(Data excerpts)
▼

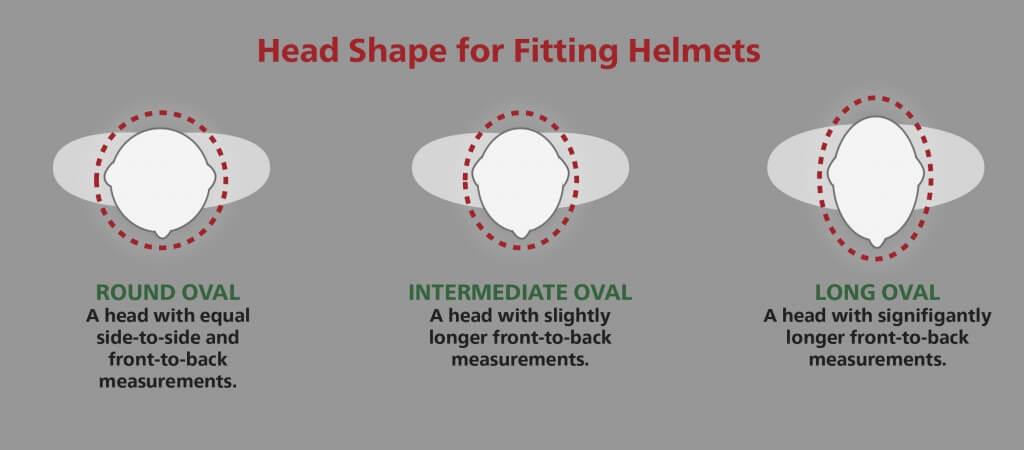 pasvormen-motorhelmen-ovaal-rond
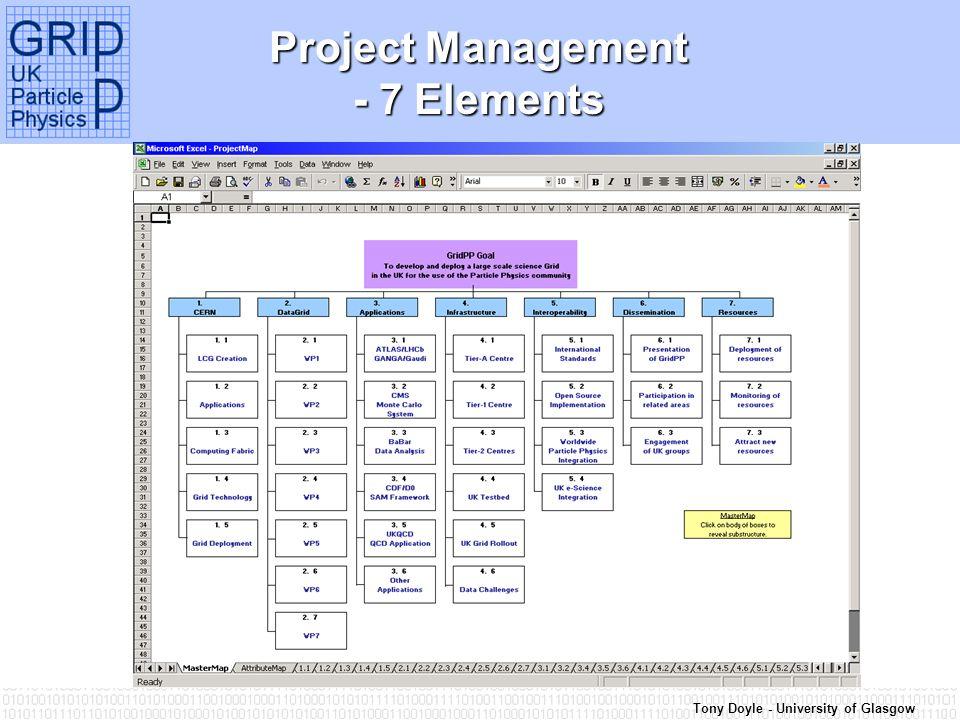 Tony Doyle - University of Glasgow Project Management - 7 Elements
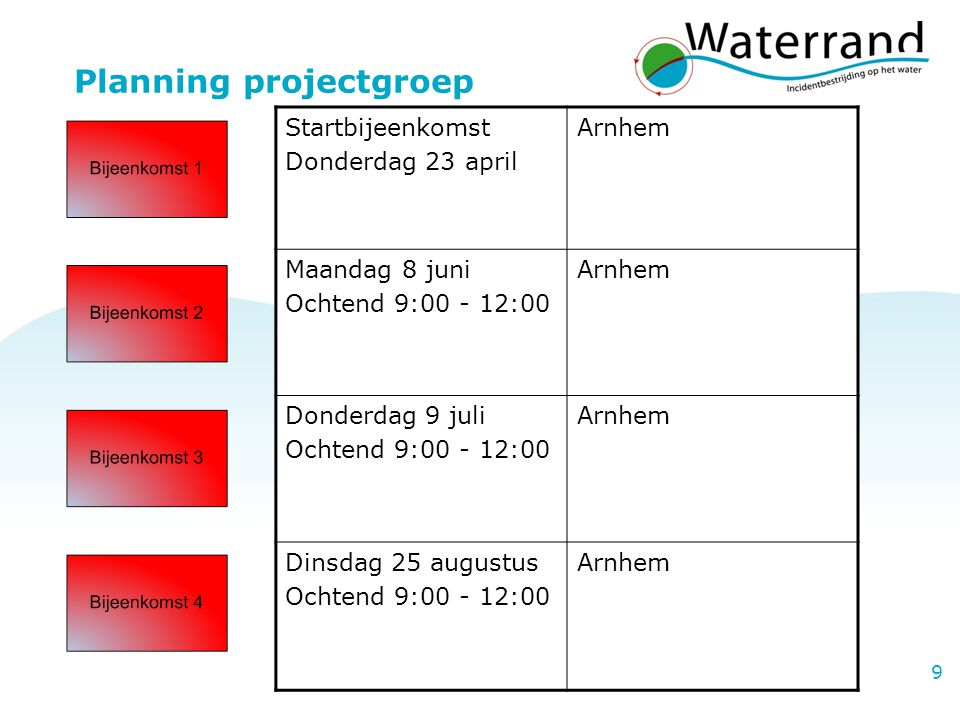 Planning projectgroep
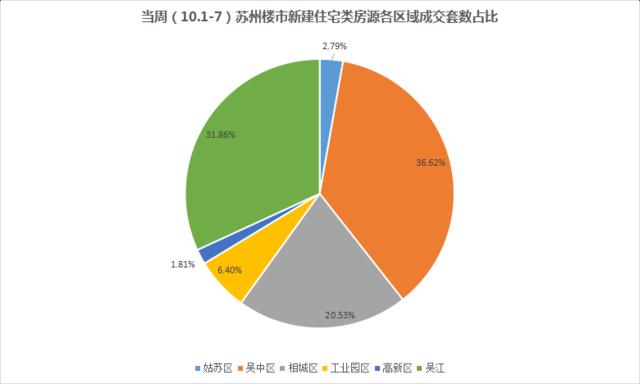 苏州国庆新房卖了751套 住宅609套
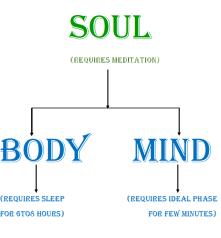 SOUL-BODY-MIND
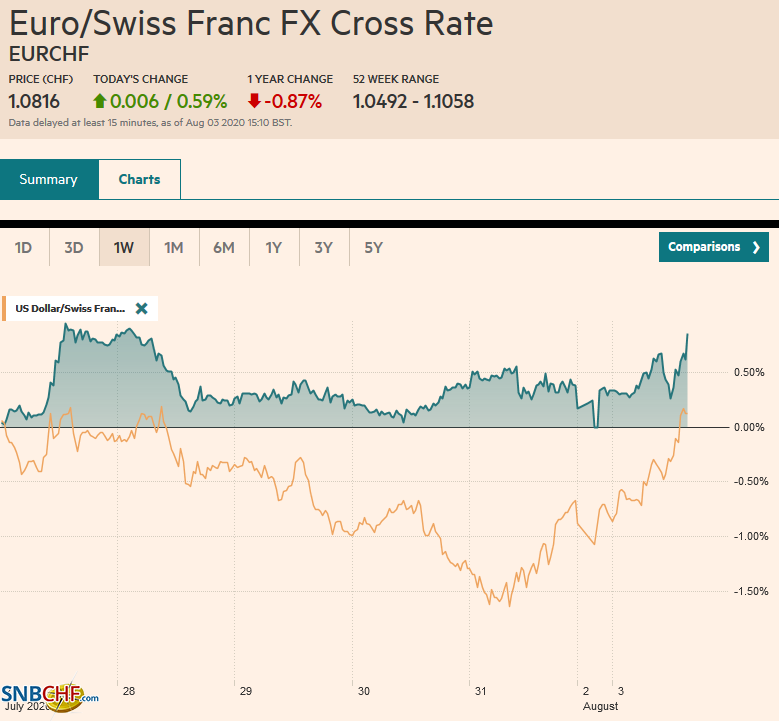 EUR/CHF and USD/CHF, August 3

▲

▶ **What to produce**: Retype every entry exactly as written. Leave the pictures out.

▶ **Task solution**:
 pasvormen-motorhelmen-ovaal-rond
 Tony Doyle - University of Glasgow Project Management - 7 Elements
 Planning projectgroep
 苏州国庆新房卖了751套 住宅609套
 SOUL-BODY-MIND
 EUR/CHF and USD/CHF, August 3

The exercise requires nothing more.